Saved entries
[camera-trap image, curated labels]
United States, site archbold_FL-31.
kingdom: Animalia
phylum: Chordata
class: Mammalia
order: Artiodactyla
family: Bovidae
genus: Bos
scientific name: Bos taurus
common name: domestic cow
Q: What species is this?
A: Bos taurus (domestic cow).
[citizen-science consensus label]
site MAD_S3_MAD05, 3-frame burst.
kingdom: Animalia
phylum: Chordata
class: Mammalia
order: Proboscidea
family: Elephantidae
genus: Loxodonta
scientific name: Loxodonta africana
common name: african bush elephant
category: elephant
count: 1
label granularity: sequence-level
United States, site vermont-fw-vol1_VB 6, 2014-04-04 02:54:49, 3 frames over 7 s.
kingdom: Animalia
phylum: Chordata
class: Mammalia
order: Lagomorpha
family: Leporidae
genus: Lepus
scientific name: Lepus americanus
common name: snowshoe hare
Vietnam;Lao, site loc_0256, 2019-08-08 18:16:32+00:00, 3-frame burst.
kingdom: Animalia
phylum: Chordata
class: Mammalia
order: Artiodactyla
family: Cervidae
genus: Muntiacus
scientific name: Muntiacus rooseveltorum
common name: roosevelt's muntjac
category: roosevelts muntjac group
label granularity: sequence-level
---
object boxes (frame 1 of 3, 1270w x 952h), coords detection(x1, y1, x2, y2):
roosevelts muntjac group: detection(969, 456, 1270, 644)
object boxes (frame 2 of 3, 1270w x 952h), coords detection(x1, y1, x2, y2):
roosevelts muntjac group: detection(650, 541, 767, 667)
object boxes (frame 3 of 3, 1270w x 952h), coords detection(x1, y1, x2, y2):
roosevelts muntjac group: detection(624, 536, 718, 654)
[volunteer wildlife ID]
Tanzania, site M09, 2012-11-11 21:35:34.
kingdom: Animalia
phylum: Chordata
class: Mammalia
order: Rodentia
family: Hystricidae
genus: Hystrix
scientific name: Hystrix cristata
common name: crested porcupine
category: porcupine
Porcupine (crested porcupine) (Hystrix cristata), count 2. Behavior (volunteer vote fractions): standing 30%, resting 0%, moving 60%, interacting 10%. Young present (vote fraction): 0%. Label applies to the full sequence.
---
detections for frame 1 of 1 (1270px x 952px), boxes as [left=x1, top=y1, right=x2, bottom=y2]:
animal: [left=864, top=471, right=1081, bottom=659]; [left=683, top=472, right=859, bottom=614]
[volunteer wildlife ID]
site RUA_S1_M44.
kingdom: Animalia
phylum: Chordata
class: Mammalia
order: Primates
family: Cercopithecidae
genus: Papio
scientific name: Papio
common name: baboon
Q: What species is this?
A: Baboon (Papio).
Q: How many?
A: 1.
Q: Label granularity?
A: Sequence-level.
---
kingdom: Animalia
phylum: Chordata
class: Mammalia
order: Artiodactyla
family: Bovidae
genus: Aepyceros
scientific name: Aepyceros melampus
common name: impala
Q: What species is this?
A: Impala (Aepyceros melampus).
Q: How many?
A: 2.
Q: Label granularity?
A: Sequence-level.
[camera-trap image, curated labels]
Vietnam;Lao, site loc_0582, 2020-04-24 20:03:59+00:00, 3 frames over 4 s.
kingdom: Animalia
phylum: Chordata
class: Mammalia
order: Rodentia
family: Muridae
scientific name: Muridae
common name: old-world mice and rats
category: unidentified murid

YOUR OBJECTIVE:
From the data above, copy each line that has the string "Vietnam".

WRITTEN SOLUTION:
Vietnam;Lao, site loc_0256, 2019-08-08 18:16:32+00:00, 3-frame burst.
Vietnam;Lao, site loc_0582, 2020-04-24 20:03:59+00:00, 3 frames over 4 s.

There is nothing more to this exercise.